Your task is to write out the lines from the line containing "How distant is" through the last line of the material, exactly.

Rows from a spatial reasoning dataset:
########################################

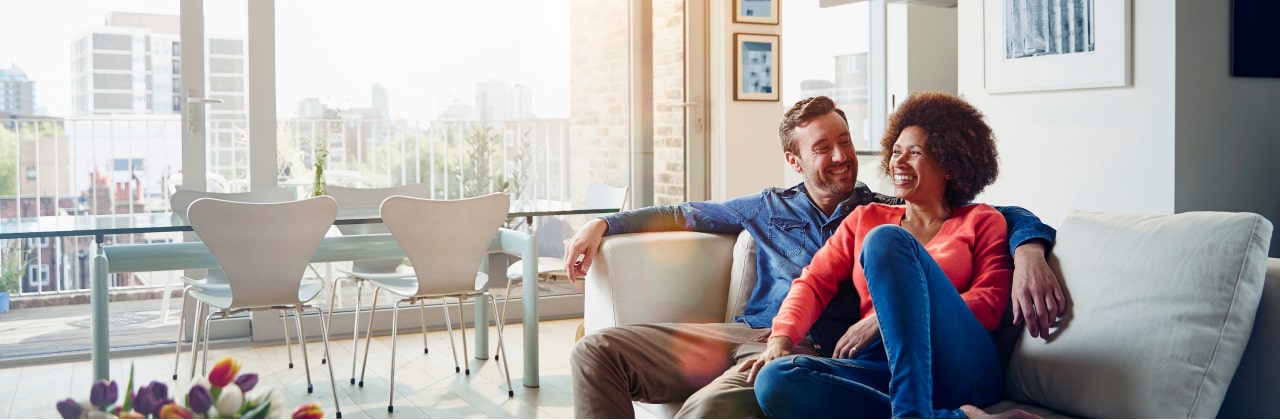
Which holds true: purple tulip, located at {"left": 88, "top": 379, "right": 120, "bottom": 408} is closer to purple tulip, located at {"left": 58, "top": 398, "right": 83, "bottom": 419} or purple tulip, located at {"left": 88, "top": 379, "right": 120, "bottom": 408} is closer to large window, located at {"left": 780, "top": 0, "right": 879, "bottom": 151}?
purple tulip, located at {"left": 58, "top": 398, "right": 83, "bottom": 419}

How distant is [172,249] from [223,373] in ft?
8.54

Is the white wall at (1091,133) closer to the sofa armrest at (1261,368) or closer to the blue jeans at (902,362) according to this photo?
the sofa armrest at (1261,368)

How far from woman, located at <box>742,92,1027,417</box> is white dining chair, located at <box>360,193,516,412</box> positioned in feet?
5.22

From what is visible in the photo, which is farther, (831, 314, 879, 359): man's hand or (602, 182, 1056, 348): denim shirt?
(602, 182, 1056, 348): denim shirt

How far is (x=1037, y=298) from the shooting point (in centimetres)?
212

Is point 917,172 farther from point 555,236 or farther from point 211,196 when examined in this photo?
point 555,236

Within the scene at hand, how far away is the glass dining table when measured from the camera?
3.47 metres

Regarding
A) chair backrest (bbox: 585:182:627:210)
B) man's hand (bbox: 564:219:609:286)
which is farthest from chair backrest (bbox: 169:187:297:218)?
man's hand (bbox: 564:219:609:286)

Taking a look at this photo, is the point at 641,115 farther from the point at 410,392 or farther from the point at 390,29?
the point at 410,392

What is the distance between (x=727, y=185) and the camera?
589 cm

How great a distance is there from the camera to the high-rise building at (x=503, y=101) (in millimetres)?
5555

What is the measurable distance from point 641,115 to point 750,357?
3.62 m

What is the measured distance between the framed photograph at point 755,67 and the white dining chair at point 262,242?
9.27ft

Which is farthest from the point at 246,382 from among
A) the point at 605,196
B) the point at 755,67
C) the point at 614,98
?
the point at 755,67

########################################

#### Output of the exercise:
How distant is [172,249] from [223,373] in ft?
8.54

Is the white wall at (1091,133) closer to the sofa armrest at (1261,368) or closer to the blue jeans at (902,362) according to this photo?
the sofa armrest at (1261,368)

How far from woman, located at <box>742,92,1027,417</box> is white dining chair, located at <box>360,193,516,412</box> positioned in feet?
5.22

From what is visible in the photo, which is farther, (831, 314, 879, 359): man's hand or (602, 182, 1056, 348): denim shirt?
(602, 182, 1056, 348): denim shirt

How far is (x=1037, y=298) from the shooting point (in centimetres)?
212

Is point 917,172 farther from point 555,236 or farther from point 211,196 when examined in this photo?
point 555,236

Within the scene at hand, how far away is the glass dining table when measured from the camera?
3.47 metres

Regarding
A) chair backrest (bbox: 585:182:627:210)
B) man's hand (bbox: 564:219:609:286)
which is farthest from chair backrest (bbox: 169:187:297:218)?
man's hand (bbox: 564:219:609:286)

Taking a look at this photo, is the point at 641,115 farther from the point at 410,392 or farther from the point at 390,29?
the point at 410,392

What is the distance between (x=727, y=185) and the camera?
589 cm

How great a distance is there from the camera to the high-rise building at (x=503, y=101) (in millimetres)?
5555

What is the measurable distance from point 641,115 to point 750,357?
3.62 m

What is the measured distance between the framed photograph at point 755,67 and the white dining chair at point 262,242?
9.27ft

Which is farthest from the point at 246,382 from among
A) the point at 605,196
B) the point at 755,67
C) the point at 614,98
?
the point at 755,67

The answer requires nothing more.